→ **To do**: Where does the string "Wellington" appear in the records? Copy each line that holds it.

→ **Available records**:

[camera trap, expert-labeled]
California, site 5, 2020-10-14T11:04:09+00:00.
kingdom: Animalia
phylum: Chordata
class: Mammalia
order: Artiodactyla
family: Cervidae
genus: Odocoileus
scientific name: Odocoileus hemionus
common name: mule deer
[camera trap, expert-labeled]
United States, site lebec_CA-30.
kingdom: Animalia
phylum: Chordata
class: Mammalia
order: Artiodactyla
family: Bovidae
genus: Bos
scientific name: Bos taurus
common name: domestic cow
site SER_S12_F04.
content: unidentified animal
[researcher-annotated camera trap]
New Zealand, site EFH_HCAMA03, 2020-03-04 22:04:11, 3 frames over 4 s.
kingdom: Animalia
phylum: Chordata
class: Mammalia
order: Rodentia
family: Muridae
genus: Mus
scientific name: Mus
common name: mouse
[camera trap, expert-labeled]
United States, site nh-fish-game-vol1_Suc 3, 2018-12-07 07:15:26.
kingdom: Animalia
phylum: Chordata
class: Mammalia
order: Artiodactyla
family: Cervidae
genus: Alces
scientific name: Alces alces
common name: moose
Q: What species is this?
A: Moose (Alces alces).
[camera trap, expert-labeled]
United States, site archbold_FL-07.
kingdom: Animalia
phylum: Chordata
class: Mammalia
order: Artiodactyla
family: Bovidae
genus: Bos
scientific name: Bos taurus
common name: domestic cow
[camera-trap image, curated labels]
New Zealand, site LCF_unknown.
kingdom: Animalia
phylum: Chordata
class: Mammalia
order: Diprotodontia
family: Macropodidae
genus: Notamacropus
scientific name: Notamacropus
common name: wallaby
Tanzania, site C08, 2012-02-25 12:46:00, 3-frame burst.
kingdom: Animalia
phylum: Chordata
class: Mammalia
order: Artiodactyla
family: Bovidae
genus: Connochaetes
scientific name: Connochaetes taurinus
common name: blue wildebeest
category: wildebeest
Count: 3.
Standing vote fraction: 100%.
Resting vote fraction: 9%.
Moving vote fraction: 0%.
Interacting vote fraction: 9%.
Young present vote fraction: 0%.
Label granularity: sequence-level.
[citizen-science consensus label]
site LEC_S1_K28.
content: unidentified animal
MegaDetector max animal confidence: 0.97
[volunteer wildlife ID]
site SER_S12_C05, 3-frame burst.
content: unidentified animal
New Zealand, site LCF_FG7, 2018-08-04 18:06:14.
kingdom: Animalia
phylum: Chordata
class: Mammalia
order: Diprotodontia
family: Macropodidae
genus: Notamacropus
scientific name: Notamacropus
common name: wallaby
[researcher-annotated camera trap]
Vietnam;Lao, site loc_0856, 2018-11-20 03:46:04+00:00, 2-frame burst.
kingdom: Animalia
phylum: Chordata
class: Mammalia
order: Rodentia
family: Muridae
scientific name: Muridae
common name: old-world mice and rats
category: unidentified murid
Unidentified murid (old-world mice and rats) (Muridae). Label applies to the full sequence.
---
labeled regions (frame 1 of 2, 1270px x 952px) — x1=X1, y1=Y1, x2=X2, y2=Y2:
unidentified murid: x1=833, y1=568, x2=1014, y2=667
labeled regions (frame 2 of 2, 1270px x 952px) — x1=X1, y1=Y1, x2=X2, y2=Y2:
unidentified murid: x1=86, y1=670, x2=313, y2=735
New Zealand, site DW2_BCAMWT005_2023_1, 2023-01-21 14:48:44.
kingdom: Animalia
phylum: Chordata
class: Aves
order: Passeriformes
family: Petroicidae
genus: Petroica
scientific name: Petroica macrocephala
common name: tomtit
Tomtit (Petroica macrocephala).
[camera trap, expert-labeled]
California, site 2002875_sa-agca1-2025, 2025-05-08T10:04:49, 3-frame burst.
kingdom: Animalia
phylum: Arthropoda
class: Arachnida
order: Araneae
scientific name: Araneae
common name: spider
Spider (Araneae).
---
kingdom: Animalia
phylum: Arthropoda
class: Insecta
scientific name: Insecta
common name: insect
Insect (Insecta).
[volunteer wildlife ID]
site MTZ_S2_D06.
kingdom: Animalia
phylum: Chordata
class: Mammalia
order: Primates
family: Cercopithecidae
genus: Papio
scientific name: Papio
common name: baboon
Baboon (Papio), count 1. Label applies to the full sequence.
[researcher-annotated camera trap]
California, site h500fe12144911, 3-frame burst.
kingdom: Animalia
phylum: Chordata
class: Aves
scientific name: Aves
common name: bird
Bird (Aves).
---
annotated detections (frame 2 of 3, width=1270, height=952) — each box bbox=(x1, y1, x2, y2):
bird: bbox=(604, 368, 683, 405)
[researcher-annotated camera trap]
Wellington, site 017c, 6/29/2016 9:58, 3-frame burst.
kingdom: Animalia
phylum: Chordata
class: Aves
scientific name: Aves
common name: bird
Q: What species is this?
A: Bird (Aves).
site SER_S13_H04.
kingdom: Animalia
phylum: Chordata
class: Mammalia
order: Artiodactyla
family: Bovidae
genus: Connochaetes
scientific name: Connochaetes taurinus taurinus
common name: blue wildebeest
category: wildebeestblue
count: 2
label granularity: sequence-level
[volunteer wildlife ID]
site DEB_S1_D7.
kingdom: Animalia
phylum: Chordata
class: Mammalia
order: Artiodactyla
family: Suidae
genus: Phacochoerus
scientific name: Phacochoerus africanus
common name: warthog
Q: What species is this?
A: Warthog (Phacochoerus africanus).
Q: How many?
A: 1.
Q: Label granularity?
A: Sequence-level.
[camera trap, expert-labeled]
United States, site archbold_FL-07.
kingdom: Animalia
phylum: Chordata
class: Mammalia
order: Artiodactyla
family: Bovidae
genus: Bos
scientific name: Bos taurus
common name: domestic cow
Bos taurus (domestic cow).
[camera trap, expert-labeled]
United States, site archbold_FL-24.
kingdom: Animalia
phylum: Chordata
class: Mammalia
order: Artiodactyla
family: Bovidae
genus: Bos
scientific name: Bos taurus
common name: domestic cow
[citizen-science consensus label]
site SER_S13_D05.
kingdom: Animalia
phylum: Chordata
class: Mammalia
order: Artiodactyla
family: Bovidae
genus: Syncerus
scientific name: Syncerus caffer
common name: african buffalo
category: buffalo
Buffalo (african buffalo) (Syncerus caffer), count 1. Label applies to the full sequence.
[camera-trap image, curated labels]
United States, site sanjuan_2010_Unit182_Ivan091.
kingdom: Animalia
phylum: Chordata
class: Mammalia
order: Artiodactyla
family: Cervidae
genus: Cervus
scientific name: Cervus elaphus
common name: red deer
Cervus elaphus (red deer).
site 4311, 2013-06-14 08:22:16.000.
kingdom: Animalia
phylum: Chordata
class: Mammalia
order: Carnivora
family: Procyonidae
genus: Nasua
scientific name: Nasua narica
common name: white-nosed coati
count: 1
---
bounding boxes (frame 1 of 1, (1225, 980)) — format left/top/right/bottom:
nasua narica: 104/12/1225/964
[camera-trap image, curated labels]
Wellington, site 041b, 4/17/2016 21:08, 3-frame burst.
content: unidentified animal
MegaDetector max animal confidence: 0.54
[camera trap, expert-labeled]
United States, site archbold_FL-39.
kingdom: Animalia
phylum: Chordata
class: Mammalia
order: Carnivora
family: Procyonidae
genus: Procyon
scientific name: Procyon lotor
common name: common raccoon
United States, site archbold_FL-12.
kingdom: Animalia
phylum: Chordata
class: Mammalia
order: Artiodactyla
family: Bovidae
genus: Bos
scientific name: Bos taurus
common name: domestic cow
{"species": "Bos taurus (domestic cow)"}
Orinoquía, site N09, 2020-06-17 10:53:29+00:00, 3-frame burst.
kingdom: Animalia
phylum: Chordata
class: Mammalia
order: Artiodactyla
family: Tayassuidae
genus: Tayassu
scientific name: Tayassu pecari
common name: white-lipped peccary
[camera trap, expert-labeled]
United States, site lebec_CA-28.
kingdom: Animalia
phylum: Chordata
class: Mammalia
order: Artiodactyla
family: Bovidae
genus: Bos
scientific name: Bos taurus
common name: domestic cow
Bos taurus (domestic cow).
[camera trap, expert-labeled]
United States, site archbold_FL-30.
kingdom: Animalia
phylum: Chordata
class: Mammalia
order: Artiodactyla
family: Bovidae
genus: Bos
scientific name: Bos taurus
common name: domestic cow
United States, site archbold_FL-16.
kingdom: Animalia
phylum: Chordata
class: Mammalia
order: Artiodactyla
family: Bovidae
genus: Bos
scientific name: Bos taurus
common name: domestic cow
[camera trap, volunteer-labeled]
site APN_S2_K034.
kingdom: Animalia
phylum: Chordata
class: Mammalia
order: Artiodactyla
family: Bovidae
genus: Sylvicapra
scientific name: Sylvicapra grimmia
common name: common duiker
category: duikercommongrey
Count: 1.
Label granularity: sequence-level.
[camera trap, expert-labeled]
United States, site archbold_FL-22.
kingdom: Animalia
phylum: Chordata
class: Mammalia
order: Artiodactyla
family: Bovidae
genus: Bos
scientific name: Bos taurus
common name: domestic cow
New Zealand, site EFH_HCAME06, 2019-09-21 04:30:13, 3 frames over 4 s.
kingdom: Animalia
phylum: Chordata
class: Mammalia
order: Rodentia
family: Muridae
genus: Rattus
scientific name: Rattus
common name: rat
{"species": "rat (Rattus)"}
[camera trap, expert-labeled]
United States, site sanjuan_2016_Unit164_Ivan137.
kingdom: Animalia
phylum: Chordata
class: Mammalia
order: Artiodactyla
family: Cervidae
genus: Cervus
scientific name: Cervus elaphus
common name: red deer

→ **Answer to this exercise**:
Wellington, site 017c, 6/29/2016 9:58, 3-frame burst.
Wellington, site 041b, 4/17/2016 21:08, 3-frame burst.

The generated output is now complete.